*Work to do*.
Please reproduce every item below word for word, leaving the pictures out.

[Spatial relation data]
:::
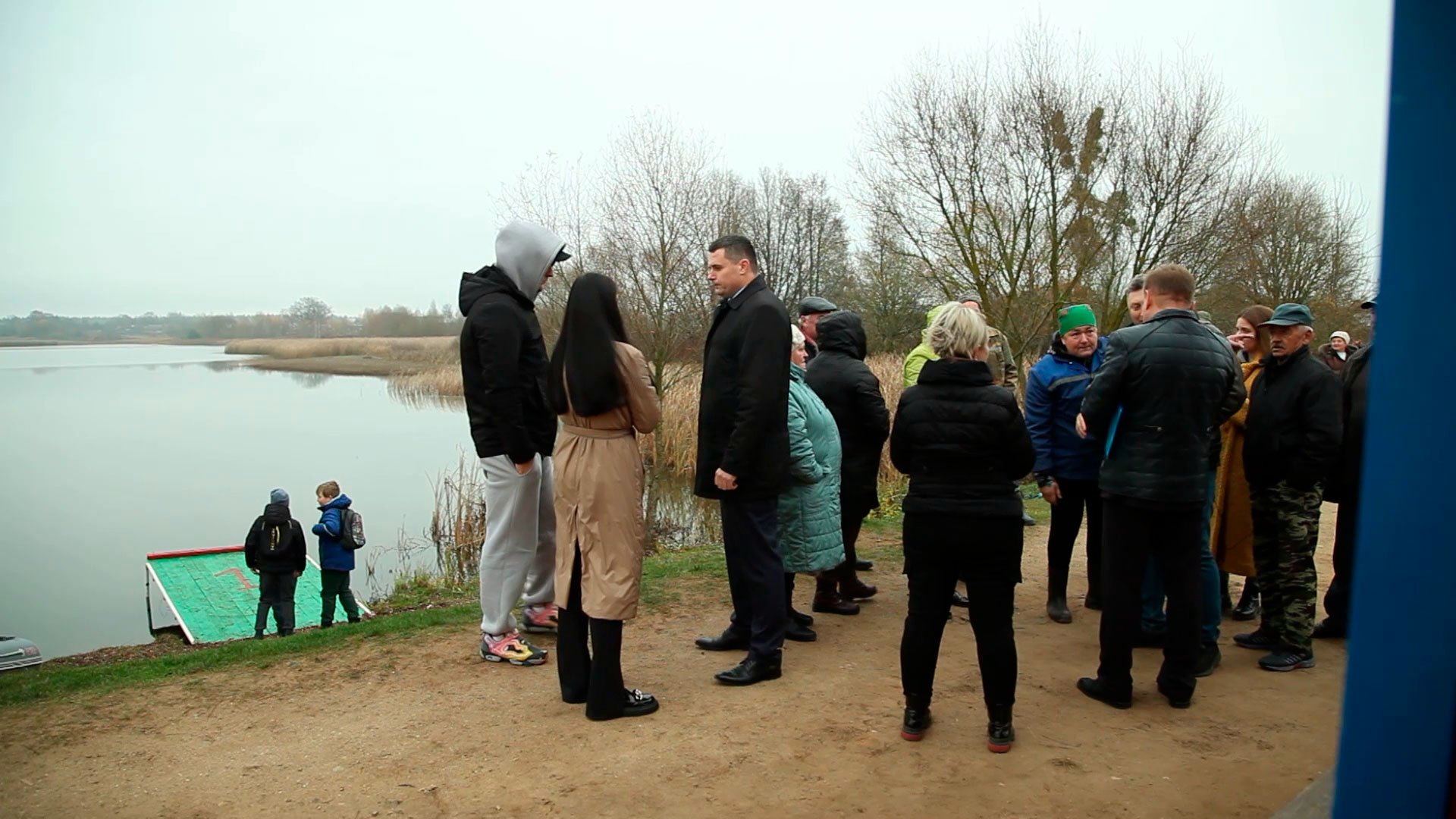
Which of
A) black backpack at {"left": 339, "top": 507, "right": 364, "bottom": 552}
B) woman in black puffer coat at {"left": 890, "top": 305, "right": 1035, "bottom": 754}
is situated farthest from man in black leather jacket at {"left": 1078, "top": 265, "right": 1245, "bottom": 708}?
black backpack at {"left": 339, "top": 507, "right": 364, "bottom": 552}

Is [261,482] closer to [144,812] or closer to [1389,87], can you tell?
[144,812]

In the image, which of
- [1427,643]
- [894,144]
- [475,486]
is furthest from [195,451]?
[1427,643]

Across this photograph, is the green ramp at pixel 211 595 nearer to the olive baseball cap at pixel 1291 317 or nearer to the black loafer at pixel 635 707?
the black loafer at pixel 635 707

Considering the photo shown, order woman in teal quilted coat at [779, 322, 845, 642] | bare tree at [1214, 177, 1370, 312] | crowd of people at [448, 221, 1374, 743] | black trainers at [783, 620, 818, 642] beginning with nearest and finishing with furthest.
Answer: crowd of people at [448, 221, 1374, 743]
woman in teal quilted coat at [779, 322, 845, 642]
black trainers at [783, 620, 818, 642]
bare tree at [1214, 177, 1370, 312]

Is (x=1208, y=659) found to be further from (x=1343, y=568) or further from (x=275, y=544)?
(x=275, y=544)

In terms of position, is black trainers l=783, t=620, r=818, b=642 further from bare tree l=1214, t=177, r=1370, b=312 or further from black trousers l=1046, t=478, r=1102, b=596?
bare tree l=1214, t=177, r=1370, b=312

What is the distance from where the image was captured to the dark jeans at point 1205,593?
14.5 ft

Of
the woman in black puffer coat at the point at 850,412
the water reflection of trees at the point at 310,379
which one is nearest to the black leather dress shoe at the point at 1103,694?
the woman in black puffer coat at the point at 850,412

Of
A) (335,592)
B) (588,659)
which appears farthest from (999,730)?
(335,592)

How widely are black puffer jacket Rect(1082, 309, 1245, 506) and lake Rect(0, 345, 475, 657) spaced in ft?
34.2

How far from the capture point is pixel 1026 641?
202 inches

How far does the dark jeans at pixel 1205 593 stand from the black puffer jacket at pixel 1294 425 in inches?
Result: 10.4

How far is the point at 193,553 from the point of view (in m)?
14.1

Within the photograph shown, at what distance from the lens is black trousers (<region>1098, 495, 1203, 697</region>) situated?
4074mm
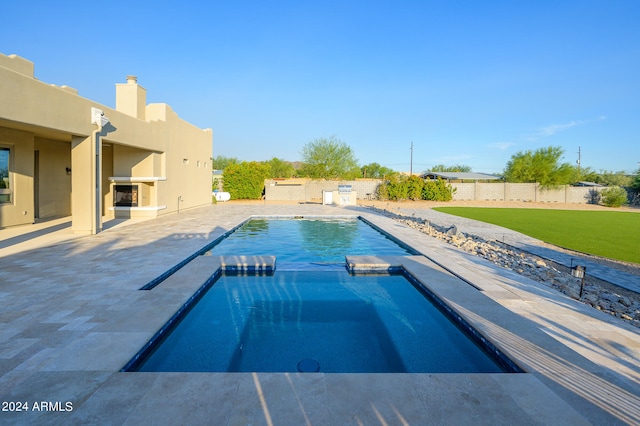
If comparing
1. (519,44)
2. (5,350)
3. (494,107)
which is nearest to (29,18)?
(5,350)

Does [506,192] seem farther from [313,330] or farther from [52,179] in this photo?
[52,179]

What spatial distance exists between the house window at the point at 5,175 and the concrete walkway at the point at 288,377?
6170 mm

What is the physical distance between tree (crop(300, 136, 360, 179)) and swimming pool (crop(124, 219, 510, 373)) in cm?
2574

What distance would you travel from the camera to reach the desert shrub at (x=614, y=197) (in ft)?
:::
*Reply to the exercise*.
Which of
A) black backpack at {"left": 339, "top": 507, "right": 364, "bottom": 552}
B) woman in black puffer coat at {"left": 890, "top": 305, "right": 1035, "bottom": 754}
is situated farthest from man in black leather jacket at {"left": 1078, "top": 265, "right": 1245, "bottom": 708}?
black backpack at {"left": 339, "top": 507, "right": 364, "bottom": 552}

Is [261,482] closer to [144,812] or closer to [1389,87], can you tell?
[144,812]

In the image, which of
- [1427,643]
- [894,144]
- [475,486]
is furthest from [195,451]?
[1427,643]

Across this photograph, is the green ramp at pixel 211 595 nearer to the olive baseball cap at pixel 1291 317 or nearer to the black loafer at pixel 635 707?
the black loafer at pixel 635 707

Considering the photo shown, order woman in teal quilted coat at [779, 322, 845, 642] | bare tree at [1214, 177, 1370, 312] | crowd of people at [448, 221, 1374, 743] | black trainers at [783, 620, 818, 642] beginning with nearest and finishing with furthest.
Answer: crowd of people at [448, 221, 1374, 743]
woman in teal quilted coat at [779, 322, 845, 642]
black trainers at [783, 620, 818, 642]
bare tree at [1214, 177, 1370, 312]

Is (x=1208, y=659) found to be further from (x=1343, y=568) or further from (x=275, y=544)?
(x=275, y=544)

In terms of position, is black trainers l=783, t=620, r=818, b=642 further from bare tree l=1214, t=177, r=1370, b=312 or further from black trousers l=1046, t=478, r=1102, b=596?
bare tree l=1214, t=177, r=1370, b=312

What is the distance from where the image was captured to the dark jeans at point 1205,593?
14.5 ft

Of
the woman in black puffer coat at the point at 850,412
the water reflection of trees at the point at 310,379
which one is nearest to the black leather dress shoe at the point at 1103,694?
the woman in black puffer coat at the point at 850,412

Of
A) (335,592)
B) (588,659)
which appears farthest from (999,730)?
(335,592)

How widely are black puffer jacket Rect(1082, 309, 1245, 506) and lake Rect(0, 345, 475, 657) spaced in ft?
34.2

How far from the capture point is pixel 1026 641?
202 inches

How far does the dark jeans at pixel 1205 593 stand from the black puffer jacket at pixel 1294 425 in inches?
Result: 10.4

How far is the point at 193,553 from the point of view (in m)?
14.1

Within the photograph shown, at what distance from the lens is black trousers (<region>1098, 495, 1203, 697</region>) situated?
4074mm
If comparing
1. (519,44)
2. (5,350)
3. (494,107)
which is nearest to (29,18)?
(5,350)

Does [506,192] seem farther from [313,330] or farther from [52,179] in this photo?
[52,179]

What spatial distance exists between the house window at the point at 5,175 and the concrete walkway at the point at 288,377?
6170 mm

What is the physical distance between tree (crop(300, 136, 360, 179)) and swimming pool (crop(124, 219, 510, 373)) in cm?
2574

What distance would you travel from the camera to reach the desert shrub at (x=614, y=197) (in ft)?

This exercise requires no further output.